Larrabee and Intel's acquisition of Neoptica

Silent_Buddha · Nov 29, 2007

santyhammer said:
I think Intel hired those guys ( and the Havok ones http://www.fool.com/investing/value/2007/09/17/intel-wreaks-havok.aspx and the Ct laguage team) to make the Larrabee's API.

Perhaps gonna be DX and OGL compatible + use that API for things not yet implemented in DX ( for example, raytracing or physics )... although I would prefer just to use Ct to program my own raytracing or physics.

One thing is clear... Intel is moving chess figurines before launching the serious attack!

Hmmm, wasn't there rumors about a year or so ago that MS was possibly looking at licensing Havoks GPU physics as the basis of a possible Direct Physics in DX 11 or beyond?

IF...big IF. But IF MS was indeed serious about something like that. Intel buying out Havok gets them quite a few things. Licensing/Leverage with MS for one. A leg up on those parts of DX whatever that might include Direct Physics. After all while the specs would eventually have to be opened up to anyone interested in making DX Physics compatible hardware, Intel would have quite a leg up having had access to and research in it for all this time.

Intel already is successful in the integrated market. However if they want to make a splash in the consumer market they would presumably have to have good gaming performance, which at this time would mean a well performing DX-whatever card.

Then again as some have speculated above, it's looking more and more likely that this is a move to strengthen a future Larrabee that might be aimed at the HPC market by weakening the competition through removal of key avenue's of penetration/implementation. Edit - and that's just the type of behavior I fear. As while competition is good for the consumer, this could be a pro-active move to limit or remove competition in future products, thus trapping the consumer into only having one viable source...Intel.

Regards,
SB

Demirug · Nov 29, 2007

I would not expect “DirectPhysic” anytime sone if it would ever happen. It is to hard to make a general API for this field. The biggest problem with physic today is the performance and to solve it we simply need more math power. Something that GPUs already can offer.
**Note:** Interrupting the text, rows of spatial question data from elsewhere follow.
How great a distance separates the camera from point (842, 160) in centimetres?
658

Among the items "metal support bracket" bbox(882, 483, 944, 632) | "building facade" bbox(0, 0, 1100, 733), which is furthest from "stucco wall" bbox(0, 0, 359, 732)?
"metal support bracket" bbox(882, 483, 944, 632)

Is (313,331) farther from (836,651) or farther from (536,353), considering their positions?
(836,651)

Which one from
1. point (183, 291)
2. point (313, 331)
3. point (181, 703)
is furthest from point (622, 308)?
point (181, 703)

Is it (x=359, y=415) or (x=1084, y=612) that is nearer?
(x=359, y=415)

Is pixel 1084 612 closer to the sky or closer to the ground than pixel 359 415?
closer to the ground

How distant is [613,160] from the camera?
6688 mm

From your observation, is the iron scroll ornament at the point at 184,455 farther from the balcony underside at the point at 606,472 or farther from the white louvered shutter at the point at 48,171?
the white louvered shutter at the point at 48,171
But using GPUs for this would cause another problem. We need a low latency way to send data for and back to the GPU. No one want’s to wait multiple frames for the physic to response. Therefore I am more for a general DirectX extension that allows using the math power of additional chips (like GPUS) or the SSE units in a general way.

ShaidarHaran · Nov 29, 2007

Demirug said:
I would not expect “DirectPhysic” anytime sone if it would ever happen. It is to hard to make a general API for this field. The biggest problem with physic today is the performance and to solve it we simply need more math power. Something that GPUs already can offer. But using GPUs for this would cause another problem. We need a low latency way to send data for and back to the GPU. No one want’s to wait multiple frames for the physic to response. Therefore I am more for a general DirectX extension that allows using the math power of additional chips (like GPUS) or the SSE units in a general way.
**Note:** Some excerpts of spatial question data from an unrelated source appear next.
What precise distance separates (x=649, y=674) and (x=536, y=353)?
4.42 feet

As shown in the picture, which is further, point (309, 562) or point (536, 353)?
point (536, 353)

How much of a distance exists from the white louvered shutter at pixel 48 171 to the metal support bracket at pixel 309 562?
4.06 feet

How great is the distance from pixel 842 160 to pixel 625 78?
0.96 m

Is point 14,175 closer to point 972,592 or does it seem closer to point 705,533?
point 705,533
There were job postings @ MS awhile back which specifically mentioned the term "Direct Physics" (it was in quotes too, so name not decided yet).

3dilettante · Nov 29, 2007

MfA said:
Compared to the pipeline depth of ye average GPU how is that relevant?

I'm not sure, which is why I'm wondering.

Let's assume PCI-E is integrated on the CPU.
That takes out the latency of hopping over the northbridge to get the CPU.

I haven't found much about hard numbers on latency over PCI-E.
This link expounding on how Hypertransport is a superior interconnect is the only one I could find.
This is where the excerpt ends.